Plasticity-stability dilemma: the problem that every new training example changes the map, but we want to stabilize a map to be able to use it.
One way neural networks do this is to reduce the learning rate as training goes on.
However, this doesn’t match evidence that the brain still has the ability to adapt to changes later on in life.
One way to deal with the dilemma more realistically is to distort the SOM.

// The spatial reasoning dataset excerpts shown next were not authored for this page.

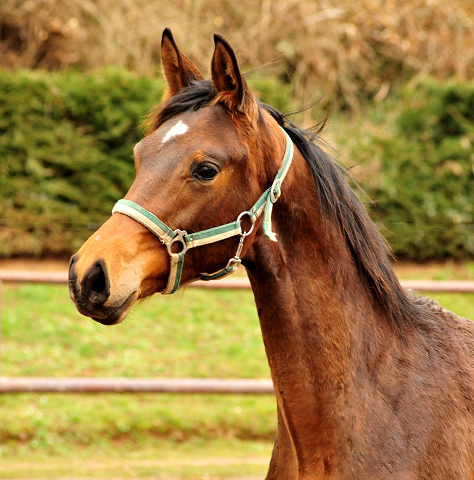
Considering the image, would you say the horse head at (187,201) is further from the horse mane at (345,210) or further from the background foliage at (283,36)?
the background foliage at (283,36)

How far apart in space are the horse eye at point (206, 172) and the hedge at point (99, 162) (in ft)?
18.5

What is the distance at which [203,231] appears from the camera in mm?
1970

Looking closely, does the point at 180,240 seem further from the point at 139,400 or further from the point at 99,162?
the point at 99,162

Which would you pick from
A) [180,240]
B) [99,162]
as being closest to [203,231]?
[180,240]

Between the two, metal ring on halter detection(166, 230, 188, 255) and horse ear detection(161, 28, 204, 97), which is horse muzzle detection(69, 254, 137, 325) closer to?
metal ring on halter detection(166, 230, 188, 255)

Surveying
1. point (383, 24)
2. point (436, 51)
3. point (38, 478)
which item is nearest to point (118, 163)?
point (38, 478)

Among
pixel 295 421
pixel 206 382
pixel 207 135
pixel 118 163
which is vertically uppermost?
pixel 207 135

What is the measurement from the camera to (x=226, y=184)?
1988 millimetres

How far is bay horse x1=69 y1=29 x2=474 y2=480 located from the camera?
195 centimetres

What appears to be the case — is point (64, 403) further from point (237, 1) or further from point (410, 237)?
point (237, 1)

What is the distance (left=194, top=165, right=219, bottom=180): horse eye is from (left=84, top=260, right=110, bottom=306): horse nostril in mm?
426

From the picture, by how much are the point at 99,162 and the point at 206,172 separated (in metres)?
6.22

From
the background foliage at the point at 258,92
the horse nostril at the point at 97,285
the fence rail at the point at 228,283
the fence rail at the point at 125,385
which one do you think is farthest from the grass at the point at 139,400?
the horse nostril at the point at 97,285

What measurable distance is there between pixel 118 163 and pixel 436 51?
20.3 ft
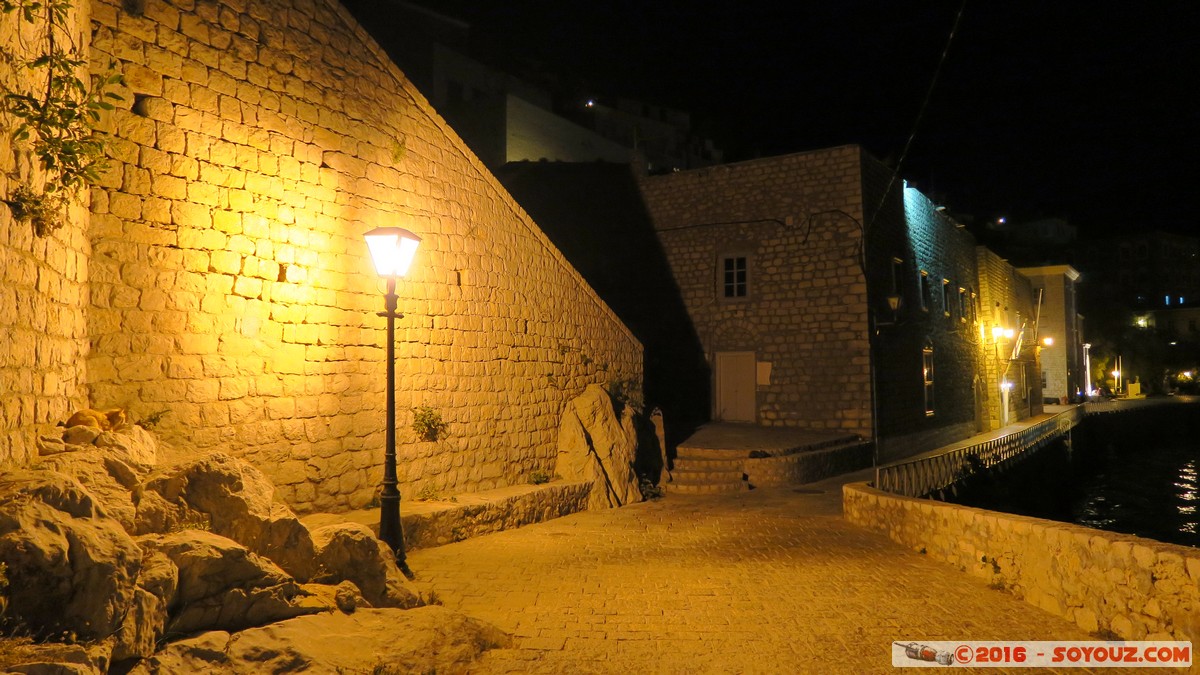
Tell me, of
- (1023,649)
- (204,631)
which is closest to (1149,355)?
(1023,649)

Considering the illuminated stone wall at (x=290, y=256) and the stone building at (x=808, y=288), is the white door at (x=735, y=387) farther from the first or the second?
the illuminated stone wall at (x=290, y=256)

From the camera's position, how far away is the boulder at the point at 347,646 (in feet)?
11.3

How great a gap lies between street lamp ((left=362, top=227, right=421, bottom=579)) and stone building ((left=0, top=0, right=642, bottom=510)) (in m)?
1.23

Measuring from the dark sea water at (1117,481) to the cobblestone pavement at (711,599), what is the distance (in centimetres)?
912

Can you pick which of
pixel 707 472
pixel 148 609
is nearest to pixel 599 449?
pixel 707 472

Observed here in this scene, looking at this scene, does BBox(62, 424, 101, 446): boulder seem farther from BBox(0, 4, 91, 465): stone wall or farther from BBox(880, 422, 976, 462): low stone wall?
BBox(880, 422, 976, 462): low stone wall

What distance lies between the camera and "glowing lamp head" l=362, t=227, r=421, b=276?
6.54 meters

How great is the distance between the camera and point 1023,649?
4.92 metres

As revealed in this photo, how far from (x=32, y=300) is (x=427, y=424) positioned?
4.81 metres

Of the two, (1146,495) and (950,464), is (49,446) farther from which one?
(1146,495)

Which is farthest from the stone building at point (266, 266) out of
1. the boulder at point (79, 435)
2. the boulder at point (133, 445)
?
the boulder at point (133, 445)

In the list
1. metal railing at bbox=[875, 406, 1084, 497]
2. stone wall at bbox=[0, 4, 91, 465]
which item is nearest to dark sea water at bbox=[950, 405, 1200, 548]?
metal railing at bbox=[875, 406, 1084, 497]

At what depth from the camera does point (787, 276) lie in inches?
730

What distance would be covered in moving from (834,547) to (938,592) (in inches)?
81.3
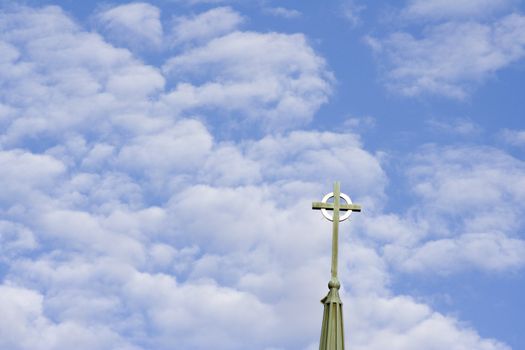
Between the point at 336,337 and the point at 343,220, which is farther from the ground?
the point at 343,220

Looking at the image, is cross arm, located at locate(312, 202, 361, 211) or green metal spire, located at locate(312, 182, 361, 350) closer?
green metal spire, located at locate(312, 182, 361, 350)

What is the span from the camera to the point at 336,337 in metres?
19.6

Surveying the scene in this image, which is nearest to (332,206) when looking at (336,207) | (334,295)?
(336,207)

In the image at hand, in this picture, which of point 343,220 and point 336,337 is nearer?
point 336,337

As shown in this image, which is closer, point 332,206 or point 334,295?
point 334,295

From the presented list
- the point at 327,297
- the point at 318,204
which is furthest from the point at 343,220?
the point at 327,297

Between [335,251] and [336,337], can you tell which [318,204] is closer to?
[335,251]

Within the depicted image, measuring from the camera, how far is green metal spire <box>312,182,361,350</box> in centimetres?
1961

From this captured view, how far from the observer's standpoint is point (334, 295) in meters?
20.2

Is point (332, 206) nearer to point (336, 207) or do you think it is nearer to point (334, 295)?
point (336, 207)

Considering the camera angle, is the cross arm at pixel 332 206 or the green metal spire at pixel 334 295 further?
the cross arm at pixel 332 206

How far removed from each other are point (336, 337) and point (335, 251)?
2.13 meters

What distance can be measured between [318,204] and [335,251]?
1.33 metres

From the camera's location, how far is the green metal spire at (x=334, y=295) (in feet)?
64.3
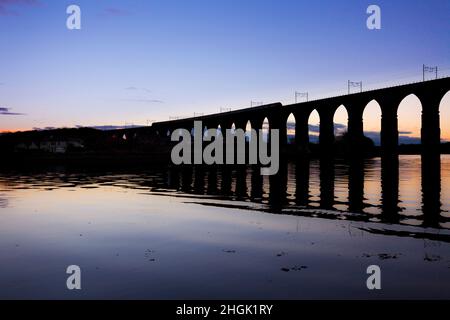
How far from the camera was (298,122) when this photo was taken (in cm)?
10600

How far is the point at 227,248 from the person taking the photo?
10438mm

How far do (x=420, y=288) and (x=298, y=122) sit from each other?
3955 inches

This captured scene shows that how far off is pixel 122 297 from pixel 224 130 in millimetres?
128799

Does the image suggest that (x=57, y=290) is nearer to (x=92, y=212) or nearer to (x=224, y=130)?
(x=92, y=212)

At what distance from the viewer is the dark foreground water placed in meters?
7.29

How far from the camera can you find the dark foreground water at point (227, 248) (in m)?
7.29

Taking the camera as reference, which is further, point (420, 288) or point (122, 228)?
point (122, 228)

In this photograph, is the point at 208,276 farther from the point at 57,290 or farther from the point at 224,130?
the point at 224,130
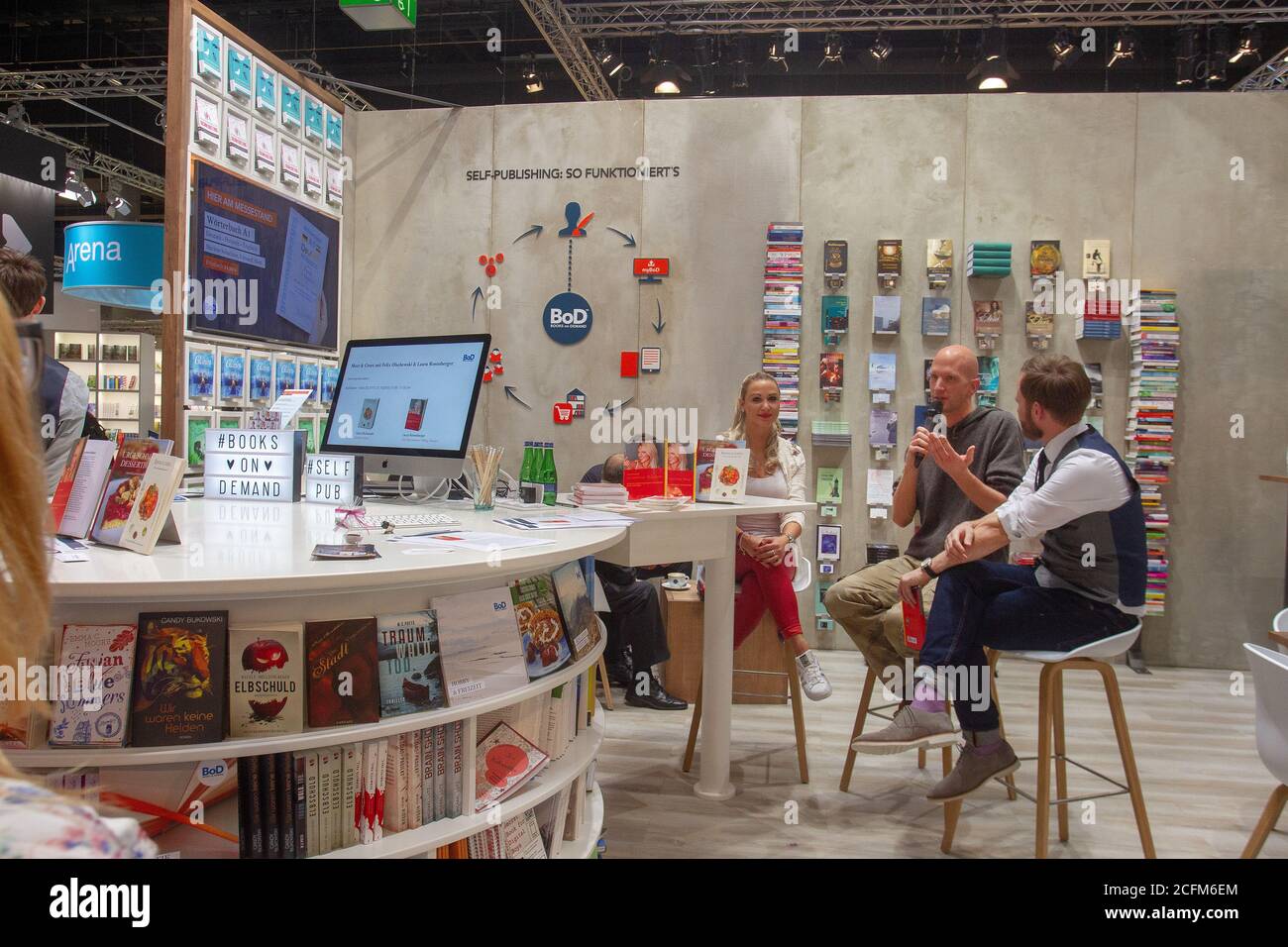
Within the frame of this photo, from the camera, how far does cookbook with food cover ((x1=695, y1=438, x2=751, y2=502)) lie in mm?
3217

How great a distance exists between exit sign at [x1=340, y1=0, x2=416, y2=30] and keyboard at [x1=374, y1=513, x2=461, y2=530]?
4.14 m

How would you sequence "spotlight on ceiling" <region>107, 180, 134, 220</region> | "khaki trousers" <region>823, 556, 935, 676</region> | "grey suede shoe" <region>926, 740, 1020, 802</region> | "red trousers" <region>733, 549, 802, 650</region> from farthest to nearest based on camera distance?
"spotlight on ceiling" <region>107, 180, 134, 220</region>
"red trousers" <region>733, 549, 802, 650</region>
"khaki trousers" <region>823, 556, 935, 676</region>
"grey suede shoe" <region>926, 740, 1020, 802</region>

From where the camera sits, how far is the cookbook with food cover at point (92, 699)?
1.60 metres

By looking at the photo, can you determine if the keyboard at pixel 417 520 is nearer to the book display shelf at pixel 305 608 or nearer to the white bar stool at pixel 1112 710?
the book display shelf at pixel 305 608

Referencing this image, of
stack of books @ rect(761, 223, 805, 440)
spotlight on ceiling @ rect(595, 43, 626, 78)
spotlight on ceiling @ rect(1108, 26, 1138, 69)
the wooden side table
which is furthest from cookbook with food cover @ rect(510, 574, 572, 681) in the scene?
spotlight on ceiling @ rect(1108, 26, 1138, 69)

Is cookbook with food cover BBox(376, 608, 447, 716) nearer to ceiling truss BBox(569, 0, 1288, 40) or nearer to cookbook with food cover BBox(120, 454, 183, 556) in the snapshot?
cookbook with food cover BBox(120, 454, 183, 556)

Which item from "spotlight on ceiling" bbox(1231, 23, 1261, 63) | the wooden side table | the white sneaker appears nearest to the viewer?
the white sneaker

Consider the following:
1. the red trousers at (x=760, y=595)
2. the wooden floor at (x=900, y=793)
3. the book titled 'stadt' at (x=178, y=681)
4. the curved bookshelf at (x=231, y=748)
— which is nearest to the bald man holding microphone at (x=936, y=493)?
the red trousers at (x=760, y=595)

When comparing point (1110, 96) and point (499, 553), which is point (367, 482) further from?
point (1110, 96)

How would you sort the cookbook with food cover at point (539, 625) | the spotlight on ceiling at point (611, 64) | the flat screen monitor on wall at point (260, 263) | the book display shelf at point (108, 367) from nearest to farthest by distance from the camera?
the cookbook with food cover at point (539, 625) < the flat screen monitor on wall at point (260, 263) < the spotlight on ceiling at point (611, 64) < the book display shelf at point (108, 367)

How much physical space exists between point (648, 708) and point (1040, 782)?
227 cm

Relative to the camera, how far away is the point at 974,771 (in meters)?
2.69

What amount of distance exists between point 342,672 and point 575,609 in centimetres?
74

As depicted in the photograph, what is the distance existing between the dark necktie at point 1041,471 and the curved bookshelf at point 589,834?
1.68 meters
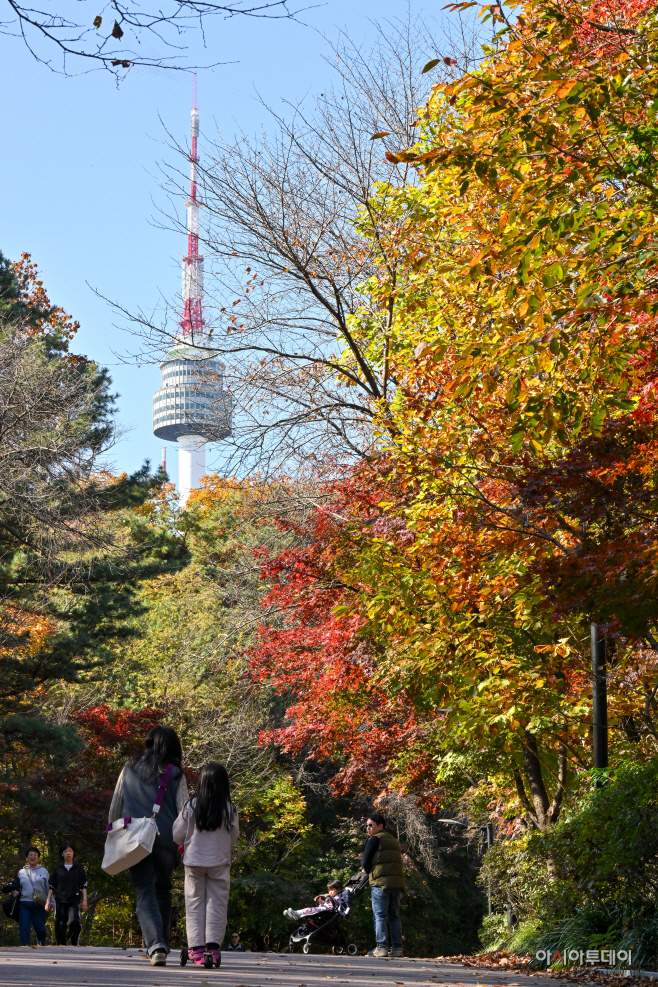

If the simulations match reality, then we can conclude that
- It seems best to be exposed to a broad feature space early in life as development of it later in life is difficult.
- We can learn new examples later in training, but the fine details are not captured as clearly as the original examples.
Evidence of representational plasticity in adult mammals is shown in Fig 7.6.

It shows that some goal-directed learning must take place for the SOM to be reorganized.
The brain seems to have an effective interaction structure of short-distance excitation and long-distance inhibition; a small-world network of many local connections and few long-distance connections.
Principle regimes of models with local cooperation and global competition
- Growing activity: inhibition < excitation, model is dominated by positive feedback.
- Decaying activity: inhibition > excitation, facilitates competition between inputs.
- Memory activity: inhibition ~ excitation, can represent past values without input.
Dynamic neural field (DNF): a model of the dynamics of a cortical sheet using differential equations.
Is working memory implemented by ongoing firing in the brain?
Probably not, as a more common explanation is that working memory is sustained by lateral reverberating neural activity.
The DNF model captures this reverberation and can model working memory.

The network self-organizes to reflect the dimensionality of the feature space.
It discovers the dimensionality of the underlying problem by activity dependent co-activation of neurons, aka Hebbian learning.
People have a sense of direction and it appears to be quite accurate.
E.g. Place a subject in a rotating chair and rotate the subject, the subject is able to guess the new direction quite accurately while their eyes are closed.
This experiment suggests two clues
- We have a representations of the body/head direction.
- We have a mechanism to update this information without visual cues.
Spatial information of the head and body is also stored in the hippocampus.
Path integration: the processing of changes from the old position to the new position.
Path integration is also the calculation of a new state representation from an initial state plus signals that represent the changes of the state.
Idiothetic cues: self-generated cues.
E.g. Inputs from the vestibular system.

The key idea behind the model is that the rotation nodes can modulate the strength of the collateral connections between DNF nodes.
However, one issue with this model is how to make it a self-organizing system.
The key issue is that we need a learning rule that can associate the recent movement of the activity packet with the firing of the appropriate rotation node, we need a short-term memory.
One solution is to let the model explore the environment and use visual cues as feedback to update the model’s weights.
Three classes of representation
1. Local representation: one neuron is used to represent one stimulus. Scales linearly.
  1. E.g. Grandmother cells
2. Fully distributed representation: all neurons are used to represent one stimulus. Scales exponentially.
  1. E.g. Binary encoding
3. Sparsely distributed representation: some neurons are used to represent one stimulus. Scales between linear and exponential.
To quantify how many neurons are used in the neural processing of stimuli, we define a measure of sparseness of a representation.
A mathematical measure is given but is not copied here.
Probabilistic encoding: the specific way a stimulus is coded into a neuron or a population of neurons.
The probability that a population of neurons encodes a stimulus is given by $P(r|s) = R(r_{1}^{s}, r_{2}^{s}, r_{3}^{s}, ...|s)$ where $r_{i}^{s}$ is the stimulus-specific response of neuron i in the population.
We can also flip the r and s to decode a stimulus and we can do so using Bayes’s theorem.
Bayes’s theorem applies to decoding: $P(s|r) = \frac{P(r|s)P(s)}{P(r)}$ .
However, we need some function to specify how likely a response is given a stimulus or $P(r|s)$ .
Tuning curves are commonly used as the likelihood function.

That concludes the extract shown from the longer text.